▶ Text block:
★ ★ ★ ★ ★ ★ ★
MANILA, Philippines – As the world braces for stronger disasters and adverse impacts of climate change, how do we ensure the welfare of humanitarian workers and responders? How do we ensure the flow of humanitarian aid to help survivors of calamities and conflicts?

These were the questions that the United Nations Office for the Coordination of Humanitarian Affairs (UN OCHA), and other humanitarian groups posed on Wednesday, August 19, during the celebration of World Humanitarian Day 2015. (READ: Pay it forward: confessions of a humanitarian worker)

The yearly commemoration and awareness campaign kicked off with a call to action to support its #ShareHumanity online campaign, where the public was asked to “donate” their Facebook and Twitter feeds to share inspiring stories of humanitarian workers all over the world. 

Everyday sacrifices 

For UN OCHA Associate Humanitarian Affairs Officer Madoka Koide, the Philippines is an “inspiring source for other countries.” Koide cited the spirit of volunteerism which seemed to be prevalent among Filipinos especially in times of disasters. “In this country, you don’t have to actually be a humanitarian, (as) there are people who actually help,” he said.

Koide also highlighted the importance of the everyday work of humanitarian workers. “Many humanitarian workers have sacrifice time, many of them sacrifice proximity with their families. Many of them have also sacrificed their lives.” (READ: What’s it like to be a humanitarian worker?)
★ ★ ★ ★ ★ ★ ★
▶ Entries supplied:
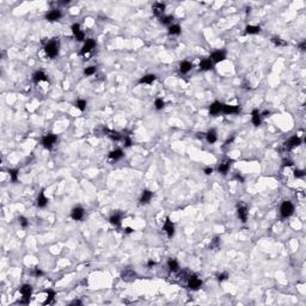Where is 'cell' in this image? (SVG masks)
Segmentation results:
<instances>
[{
    "mask_svg": "<svg viewBox=\"0 0 306 306\" xmlns=\"http://www.w3.org/2000/svg\"><path fill=\"white\" fill-rule=\"evenodd\" d=\"M18 170H16V169H11V170H8V175L11 177V181L13 183H16L18 181Z\"/></svg>",
    "mask_w": 306,
    "mask_h": 306,
    "instance_id": "d6a6232c",
    "label": "cell"
},
{
    "mask_svg": "<svg viewBox=\"0 0 306 306\" xmlns=\"http://www.w3.org/2000/svg\"><path fill=\"white\" fill-rule=\"evenodd\" d=\"M218 281H225V280H227V277H228V274L227 273H221V274H219L218 276Z\"/></svg>",
    "mask_w": 306,
    "mask_h": 306,
    "instance_id": "f6af8a7d",
    "label": "cell"
},
{
    "mask_svg": "<svg viewBox=\"0 0 306 306\" xmlns=\"http://www.w3.org/2000/svg\"><path fill=\"white\" fill-rule=\"evenodd\" d=\"M164 231L166 232L169 238H172L174 237V234H175V225H174V222L170 220V219H166L165 220V224H164Z\"/></svg>",
    "mask_w": 306,
    "mask_h": 306,
    "instance_id": "52a82bcc",
    "label": "cell"
},
{
    "mask_svg": "<svg viewBox=\"0 0 306 306\" xmlns=\"http://www.w3.org/2000/svg\"><path fill=\"white\" fill-rule=\"evenodd\" d=\"M95 45H96L95 40H92V38H88V40H86V41H85V43H84V45H83V48H81L80 55H85V54L90 53V51L95 48Z\"/></svg>",
    "mask_w": 306,
    "mask_h": 306,
    "instance_id": "8992f818",
    "label": "cell"
},
{
    "mask_svg": "<svg viewBox=\"0 0 306 306\" xmlns=\"http://www.w3.org/2000/svg\"><path fill=\"white\" fill-rule=\"evenodd\" d=\"M135 276V273L131 271V270H126L124 273H122V280H126V281H131L129 277H134Z\"/></svg>",
    "mask_w": 306,
    "mask_h": 306,
    "instance_id": "e575fe53",
    "label": "cell"
},
{
    "mask_svg": "<svg viewBox=\"0 0 306 306\" xmlns=\"http://www.w3.org/2000/svg\"><path fill=\"white\" fill-rule=\"evenodd\" d=\"M34 274L36 275V276H42L43 275V271L41 269H38V268H35V270H34Z\"/></svg>",
    "mask_w": 306,
    "mask_h": 306,
    "instance_id": "bcb514c9",
    "label": "cell"
},
{
    "mask_svg": "<svg viewBox=\"0 0 306 306\" xmlns=\"http://www.w3.org/2000/svg\"><path fill=\"white\" fill-rule=\"evenodd\" d=\"M200 69L201 71H211L213 69V61L211 59H204L200 62Z\"/></svg>",
    "mask_w": 306,
    "mask_h": 306,
    "instance_id": "e0dca14e",
    "label": "cell"
},
{
    "mask_svg": "<svg viewBox=\"0 0 306 306\" xmlns=\"http://www.w3.org/2000/svg\"><path fill=\"white\" fill-rule=\"evenodd\" d=\"M174 21V17L172 16H165V17H160V23L164 25H170Z\"/></svg>",
    "mask_w": 306,
    "mask_h": 306,
    "instance_id": "d590c367",
    "label": "cell"
},
{
    "mask_svg": "<svg viewBox=\"0 0 306 306\" xmlns=\"http://www.w3.org/2000/svg\"><path fill=\"white\" fill-rule=\"evenodd\" d=\"M202 286V280L197 275H190L189 280H188V287L191 291H197L200 289Z\"/></svg>",
    "mask_w": 306,
    "mask_h": 306,
    "instance_id": "5b68a950",
    "label": "cell"
},
{
    "mask_svg": "<svg viewBox=\"0 0 306 306\" xmlns=\"http://www.w3.org/2000/svg\"><path fill=\"white\" fill-rule=\"evenodd\" d=\"M21 294H22V300L19 301L21 304H29L30 303V297L32 294V287L31 284H25L21 287Z\"/></svg>",
    "mask_w": 306,
    "mask_h": 306,
    "instance_id": "6da1fadb",
    "label": "cell"
},
{
    "mask_svg": "<svg viewBox=\"0 0 306 306\" xmlns=\"http://www.w3.org/2000/svg\"><path fill=\"white\" fill-rule=\"evenodd\" d=\"M122 139H123V141H124V147H131V139L129 138L128 135H123Z\"/></svg>",
    "mask_w": 306,
    "mask_h": 306,
    "instance_id": "ab89813d",
    "label": "cell"
},
{
    "mask_svg": "<svg viewBox=\"0 0 306 306\" xmlns=\"http://www.w3.org/2000/svg\"><path fill=\"white\" fill-rule=\"evenodd\" d=\"M237 214H238V218L241 219L243 222H245V221L248 220L249 211H248V208H246L245 206H241V207H238V209H237Z\"/></svg>",
    "mask_w": 306,
    "mask_h": 306,
    "instance_id": "5bb4252c",
    "label": "cell"
},
{
    "mask_svg": "<svg viewBox=\"0 0 306 306\" xmlns=\"http://www.w3.org/2000/svg\"><path fill=\"white\" fill-rule=\"evenodd\" d=\"M152 8H153V13L155 16H158V17H160V16H163L164 11H165V5L161 4V2H155L153 5Z\"/></svg>",
    "mask_w": 306,
    "mask_h": 306,
    "instance_id": "ac0fdd59",
    "label": "cell"
},
{
    "mask_svg": "<svg viewBox=\"0 0 306 306\" xmlns=\"http://www.w3.org/2000/svg\"><path fill=\"white\" fill-rule=\"evenodd\" d=\"M304 176H305V171H303V170H295L294 171V177H297V178H301Z\"/></svg>",
    "mask_w": 306,
    "mask_h": 306,
    "instance_id": "ee69618b",
    "label": "cell"
},
{
    "mask_svg": "<svg viewBox=\"0 0 306 306\" xmlns=\"http://www.w3.org/2000/svg\"><path fill=\"white\" fill-rule=\"evenodd\" d=\"M19 224H21V226H22L23 228H25V227H28V225H29V221L26 220V218L21 217V218H19Z\"/></svg>",
    "mask_w": 306,
    "mask_h": 306,
    "instance_id": "b9f144b4",
    "label": "cell"
},
{
    "mask_svg": "<svg viewBox=\"0 0 306 306\" xmlns=\"http://www.w3.org/2000/svg\"><path fill=\"white\" fill-rule=\"evenodd\" d=\"M154 105H155V109L157 110H161L164 107H165V102H164L161 98H157L155 102H154Z\"/></svg>",
    "mask_w": 306,
    "mask_h": 306,
    "instance_id": "74e56055",
    "label": "cell"
},
{
    "mask_svg": "<svg viewBox=\"0 0 306 306\" xmlns=\"http://www.w3.org/2000/svg\"><path fill=\"white\" fill-rule=\"evenodd\" d=\"M269 115H270V111L269 110H265V111H263L261 116H269Z\"/></svg>",
    "mask_w": 306,
    "mask_h": 306,
    "instance_id": "db71d44e",
    "label": "cell"
},
{
    "mask_svg": "<svg viewBox=\"0 0 306 306\" xmlns=\"http://www.w3.org/2000/svg\"><path fill=\"white\" fill-rule=\"evenodd\" d=\"M56 140H58V136H56L55 134L48 133V134H45L43 138H42V145H43L44 148L51 150L53 146H54V144L56 142Z\"/></svg>",
    "mask_w": 306,
    "mask_h": 306,
    "instance_id": "3957f363",
    "label": "cell"
},
{
    "mask_svg": "<svg viewBox=\"0 0 306 306\" xmlns=\"http://www.w3.org/2000/svg\"><path fill=\"white\" fill-rule=\"evenodd\" d=\"M55 295H56V293L53 291V289H48L47 291V299L44 300L43 305H49V304H51L54 301V299H55Z\"/></svg>",
    "mask_w": 306,
    "mask_h": 306,
    "instance_id": "484cf974",
    "label": "cell"
},
{
    "mask_svg": "<svg viewBox=\"0 0 306 306\" xmlns=\"http://www.w3.org/2000/svg\"><path fill=\"white\" fill-rule=\"evenodd\" d=\"M133 231H134V230H133L131 227H127V228H126V232H127V233H131Z\"/></svg>",
    "mask_w": 306,
    "mask_h": 306,
    "instance_id": "11a10c76",
    "label": "cell"
},
{
    "mask_svg": "<svg viewBox=\"0 0 306 306\" xmlns=\"http://www.w3.org/2000/svg\"><path fill=\"white\" fill-rule=\"evenodd\" d=\"M212 172H213V169H212V168H206V169H204V174H206V175H211Z\"/></svg>",
    "mask_w": 306,
    "mask_h": 306,
    "instance_id": "f907efd6",
    "label": "cell"
},
{
    "mask_svg": "<svg viewBox=\"0 0 306 306\" xmlns=\"http://www.w3.org/2000/svg\"><path fill=\"white\" fill-rule=\"evenodd\" d=\"M96 68L95 66H90V67H86L85 69H84V74L86 75V77H90V75H93L96 73Z\"/></svg>",
    "mask_w": 306,
    "mask_h": 306,
    "instance_id": "8d00e7d4",
    "label": "cell"
},
{
    "mask_svg": "<svg viewBox=\"0 0 306 306\" xmlns=\"http://www.w3.org/2000/svg\"><path fill=\"white\" fill-rule=\"evenodd\" d=\"M71 305H83V303H81L80 300H77L75 299V300H73L72 303H71Z\"/></svg>",
    "mask_w": 306,
    "mask_h": 306,
    "instance_id": "816d5d0a",
    "label": "cell"
},
{
    "mask_svg": "<svg viewBox=\"0 0 306 306\" xmlns=\"http://www.w3.org/2000/svg\"><path fill=\"white\" fill-rule=\"evenodd\" d=\"M155 264H157V263H155V261H153V260H150V261H148V263H147V267H148V268H152L153 265H155Z\"/></svg>",
    "mask_w": 306,
    "mask_h": 306,
    "instance_id": "c3c4849f",
    "label": "cell"
},
{
    "mask_svg": "<svg viewBox=\"0 0 306 306\" xmlns=\"http://www.w3.org/2000/svg\"><path fill=\"white\" fill-rule=\"evenodd\" d=\"M44 51H45V54H47L48 58H51V59L55 58L59 53V42H56V41H50L48 44H45Z\"/></svg>",
    "mask_w": 306,
    "mask_h": 306,
    "instance_id": "7a4b0ae2",
    "label": "cell"
},
{
    "mask_svg": "<svg viewBox=\"0 0 306 306\" xmlns=\"http://www.w3.org/2000/svg\"><path fill=\"white\" fill-rule=\"evenodd\" d=\"M85 215V211L81 207H74L71 212V218L73 220H81Z\"/></svg>",
    "mask_w": 306,
    "mask_h": 306,
    "instance_id": "30bf717a",
    "label": "cell"
},
{
    "mask_svg": "<svg viewBox=\"0 0 306 306\" xmlns=\"http://www.w3.org/2000/svg\"><path fill=\"white\" fill-rule=\"evenodd\" d=\"M110 224H112L114 226H120L121 225V215L120 214H112L109 219Z\"/></svg>",
    "mask_w": 306,
    "mask_h": 306,
    "instance_id": "83f0119b",
    "label": "cell"
},
{
    "mask_svg": "<svg viewBox=\"0 0 306 306\" xmlns=\"http://www.w3.org/2000/svg\"><path fill=\"white\" fill-rule=\"evenodd\" d=\"M280 213H281V217H284V218L291 217L292 214L294 213V206H293L291 201H284V203L281 204Z\"/></svg>",
    "mask_w": 306,
    "mask_h": 306,
    "instance_id": "277c9868",
    "label": "cell"
},
{
    "mask_svg": "<svg viewBox=\"0 0 306 306\" xmlns=\"http://www.w3.org/2000/svg\"><path fill=\"white\" fill-rule=\"evenodd\" d=\"M221 112H224V114H226V115L237 114V112H239V107H238V105H228V104H222Z\"/></svg>",
    "mask_w": 306,
    "mask_h": 306,
    "instance_id": "7c38bea8",
    "label": "cell"
},
{
    "mask_svg": "<svg viewBox=\"0 0 306 306\" xmlns=\"http://www.w3.org/2000/svg\"><path fill=\"white\" fill-rule=\"evenodd\" d=\"M74 37H75V40H77V41L81 42V41H84V40H85V34H84V31H79L77 35H74Z\"/></svg>",
    "mask_w": 306,
    "mask_h": 306,
    "instance_id": "60d3db41",
    "label": "cell"
},
{
    "mask_svg": "<svg viewBox=\"0 0 306 306\" xmlns=\"http://www.w3.org/2000/svg\"><path fill=\"white\" fill-rule=\"evenodd\" d=\"M123 157V152H122V150H120V148H117V150H114V151H111L109 153V158L111 160H118V159H121Z\"/></svg>",
    "mask_w": 306,
    "mask_h": 306,
    "instance_id": "603a6c76",
    "label": "cell"
},
{
    "mask_svg": "<svg viewBox=\"0 0 306 306\" xmlns=\"http://www.w3.org/2000/svg\"><path fill=\"white\" fill-rule=\"evenodd\" d=\"M305 47H306V41H303L301 43L299 44V48H300L301 50H305Z\"/></svg>",
    "mask_w": 306,
    "mask_h": 306,
    "instance_id": "681fc988",
    "label": "cell"
},
{
    "mask_svg": "<svg viewBox=\"0 0 306 306\" xmlns=\"http://www.w3.org/2000/svg\"><path fill=\"white\" fill-rule=\"evenodd\" d=\"M153 197V193L152 191H150V190H144L142 191V194H141V197H140V203L141 204H146L148 203L151 200H152Z\"/></svg>",
    "mask_w": 306,
    "mask_h": 306,
    "instance_id": "9a60e30c",
    "label": "cell"
},
{
    "mask_svg": "<svg viewBox=\"0 0 306 306\" xmlns=\"http://www.w3.org/2000/svg\"><path fill=\"white\" fill-rule=\"evenodd\" d=\"M168 267L171 271H178L179 270V265H178V263H177L176 260H169Z\"/></svg>",
    "mask_w": 306,
    "mask_h": 306,
    "instance_id": "4dcf8cb0",
    "label": "cell"
},
{
    "mask_svg": "<svg viewBox=\"0 0 306 306\" xmlns=\"http://www.w3.org/2000/svg\"><path fill=\"white\" fill-rule=\"evenodd\" d=\"M261 112L258 111L257 109H254L252 110V112H251V121H252V123L254 126L256 127H258L260 124H261Z\"/></svg>",
    "mask_w": 306,
    "mask_h": 306,
    "instance_id": "2e32d148",
    "label": "cell"
},
{
    "mask_svg": "<svg viewBox=\"0 0 306 306\" xmlns=\"http://www.w3.org/2000/svg\"><path fill=\"white\" fill-rule=\"evenodd\" d=\"M107 135L109 136L111 140H115V141H118L122 139V134H120L118 131H107Z\"/></svg>",
    "mask_w": 306,
    "mask_h": 306,
    "instance_id": "f546056e",
    "label": "cell"
},
{
    "mask_svg": "<svg viewBox=\"0 0 306 306\" xmlns=\"http://www.w3.org/2000/svg\"><path fill=\"white\" fill-rule=\"evenodd\" d=\"M48 201H49V200L45 197V195H44V191H41V193H40V195L37 196L36 203H37L38 207L43 208V207H45V206L48 204Z\"/></svg>",
    "mask_w": 306,
    "mask_h": 306,
    "instance_id": "44dd1931",
    "label": "cell"
},
{
    "mask_svg": "<svg viewBox=\"0 0 306 306\" xmlns=\"http://www.w3.org/2000/svg\"><path fill=\"white\" fill-rule=\"evenodd\" d=\"M271 42L275 44V45H277V47H284V45H287V42L284 40H282V38H280V37L277 36L271 37Z\"/></svg>",
    "mask_w": 306,
    "mask_h": 306,
    "instance_id": "1f68e13d",
    "label": "cell"
},
{
    "mask_svg": "<svg viewBox=\"0 0 306 306\" xmlns=\"http://www.w3.org/2000/svg\"><path fill=\"white\" fill-rule=\"evenodd\" d=\"M206 139H207V141H208L209 144H214V142L218 140V135H217L215 129H211V131H208V133L206 134Z\"/></svg>",
    "mask_w": 306,
    "mask_h": 306,
    "instance_id": "cb8c5ba5",
    "label": "cell"
},
{
    "mask_svg": "<svg viewBox=\"0 0 306 306\" xmlns=\"http://www.w3.org/2000/svg\"><path fill=\"white\" fill-rule=\"evenodd\" d=\"M292 165H293V163L289 159H284V166H292Z\"/></svg>",
    "mask_w": 306,
    "mask_h": 306,
    "instance_id": "7dc6e473",
    "label": "cell"
},
{
    "mask_svg": "<svg viewBox=\"0 0 306 306\" xmlns=\"http://www.w3.org/2000/svg\"><path fill=\"white\" fill-rule=\"evenodd\" d=\"M230 166H231V160L228 161H224V163H221L220 165L218 166V171L220 174H222V175H225L226 172L230 170Z\"/></svg>",
    "mask_w": 306,
    "mask_h": 306,
    "instance_id": "d4e9b609",
    "label": "cell"
},
{
    "mask_svg": "<svg viewBox=\"0 0 306 306\" xmlns=\"http://www.w3.org/2000/svg\"><path fill=\"white\" fill-rule=\"evenodd\" d=\"M219 245H220V241H219V238L218 237H215L214 239H213V241H212V244L209 245V248H215V249H218L219 248Z\"/></svg>",
    "mask_w": 306,
    "mask_h": 306,
    "instance_id": "7bdbcfd3",
    "label": "cell"
},
{
    "mask_svg": "<svg viewBox=\"0 0 306 306\" xmlns=\"http://www.w3.org/2000/svg\"><path fill=\"white\" fill-rule=\"evenodd\" d=\"M233 139H234V135H232L230 139H227V140H226V142H225V145H230V144L233 141Z\"/></svg>",
    "mask_w": 306,
    "mask_h": 306,
    "instance_id": "f5cc1de1",
    "label": "cell"
},
{
    "mask_svg": "<svg viewBox=\"0 0 306 306\" xmlns=\"http://www.w3.org/2000/svg\"><path fill=\"white\" fill-rule=\"evenodd\" d=\"M191 68H193V64L189 62V61H182L179 64V72L182 74H187L188 72L191 71Z\"/></svg>",
    "mask_w": 306,
    "mask_h": 306,
    "instance_id": "ffe728a7",
    "label": "cell"
},
{
    "mask_svg": "<svg viewBox=\"0 0 306 306\" xmlns=\"http://www.w3.org/2000/svg\"><path fill=\"white\" fill-rule=\"evenodd\" d=\"M32 79H34V83H36V84H38L40 81H48V78H47V75H45V74H44L42 71H37V72L34 74Z\"/></svg>",
    "mask_w": 306,
    "mask_h": 306,
    "instance_id": "7402d4cb",
    "label": "cell"
},
{
    "mask_svg": "<svg viewBox=\"0 0 306 306\" xmlns=\"http://www.w3.org/2000/svg\"><path fill=\"white\" fill-rule=\"evenodd\" d=\"M261 31V28L258 25H248L245 28V34H249V35H256Z\"/></svg>",
    "mask_w": 306,
    "mask_h": 306,
    "instance_id": "4316f807",
    "label": "cell"
},
{
    "mask_svg": "<svg viewBox=\"0 0 306 306\" xmlns=\"http://www.w3.org/2000/svg\"><path fill=\"white\" fill-rule=\"evenodd\" d=\"M86 105H88V103H86L85 99H78L77 103H75V107L80 110V111H84V110L86 109Z\"/></svg>",
    "mask_w": 306,
    "mask_h": 306,
    "instance_id": "836d02e7",
    "label": "cell"
},
{
    "mask_svg": "<svg viewBox=\"0 0 306 306\" xmlns=\"http://www.w3.org/2000/svg\"><path fill=\"white\" fill-rule=\"evenodd\" d=\"M71 29H72L73 35H77V34H78L79 31H81L80 25H79L78 23H74V24H73V25H72V28H71Z\"/></svg>",
    "mask_w": 306,
    "mask_h": 306,
    "instance_id": "f35d334b",
    "label": "cell"
},
{
    "mask_svg": "<svg viewBox=\"0 0 306 306\" xmlns=\"http://www.w3.org/2000/svg\"><path fill=\"white\" fill-rule=\"evenodd\" d=\"M61 16H62V13H61L60 10H51L45 15V19L48 22H55V21L61 18Z\"/></svg>",
    "mask_w": 306,
    "mask_h": 306,
    "instance_id": "8fae6325",
    "label": "cell"
},
{
    "mask_svg": "<svg viewBox=\"0 0 306 306\" xmlns=\"http://www.w3.org/2000/svg\"><path fill=\"white\" fill-rule=\"evenodd\" d=\"M300 144H301V139L299 138V136H292L291 139H288V140L284 142V146H286V148L292 150V148L298 147Z\"/></svg>",
    "mask_w": 306,
    "mask_h": 306,
    "instance_id": "ba28073f",
    "label": "cell"
},
{
    "mask_svg": "<svg viewBox=\"0 0 306 306\" xmlns=\"http://www.w3.org/2000/svg\"><path fill=\"white\" fill-rule=\"evenodd\" d=\"M221 109H222V103L218 102V101H215V102H213L211 104V107H209V115H218L221 112Z\"/></svg>",
    "mask_w": 306,
    "mask_h": 306,
    "instance_id": "4fadbf2b",
    "label": "cell"
},
{
    "mask_svg": "<svg viewBox=\"0 0 306 306\" xmlns=\"http://www.w3.org/2000/svg\"><path fill=\"white\" fill-rule=\"evenodd\" d=\"M226 59V53L224 50H215L212 53L211 55V60L213 62H215V64H218L220 61H224Z\"/></svg>",
    "mask_w": 306,
    "mask_h": 306,
    "instance_id": "9c48e42d",
    "label": "cell"
},
{
    "mask_svg": "<svg viewBox=\"0 0 306 306\" xmlns=\"http://www.w3.org/2000/svg\"><path fill=\"white\" fill-rule=\"evenodd\" d=\"M155 79H157V75H154V74H147V75H144V77H141L139 79V84H148V85H151Z\"/></svg>",
    "mask_w": 306,
    "mask_h": 306,
    "instance_id": "d6986e66",
    "label": "cell"
},
{
    "mask_svg": "<svg viewBox=\"0 0 306 306\" xmlns=\"http://www.w3.org/2000/svg\"><path fill=\"white\" fill-rule=\"evenodd\" d=\"M169 34L170 35H179L181 34V26L178 24H172L169 26Z\"/></svg>",
    "mask_w": 306,
    "mask_h": 306,
    "instance_id": "f1b7e54d",
    "label": "cell"
}]
</instances>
★ ★ ★ ★ ★ ★ ★
▶ Job: Carry on the World Humanitarian Day article from its last sentence.

▶ Task response:
A DAY FOR HUMANITARIANS. Philippine Red Cross Secretary-General Gwendolyn Pang delivers her opening remarks during the World Humanitarian Day Celebration.  Jay Agonoy/Rappler

For Philippine Red Cross Secretary-General Gwendolyn Pang, the annual celebration must also serve as a reminder for everyone to strengthen preparedness against disasters

“After Typhoon Yolanda, Typhoon Ruby and other typhoons after Yolanda, we have seen that people are more aware – they’re more prepared. They do pre-emptive evacuation, and we have seen less and less lives and resources lost unnecessarily,” Pang said. 

She also urged the public to make preparedness as a way of life. “I think we should not just depend on aid workers, not just depend on people who would help, but as a country, we have to be better prepared.”

World Humanitarian Summit

Koide emphasized that the celebration is a prelude to the World Humanitarian Summit happening in May 2016 in Istanbul, Turkey.

“Globally, it’s a big challenge because every year, we have more people who are hit in a crisis, more places (where we) have to respond. Yet, we struggle to get funds, to get even human resources to go to all these places and help people,” she said. 

Koike also sees a multi-sectoral approach on ensuring flow of humanitarian aid especially in times of disasters and conflicts. “We have to tap onto the resources of a lot more wider communities through partnerships – not only UN agencies, not only NGOs that we usually count on but of course government, most of the private sector and also the youth.”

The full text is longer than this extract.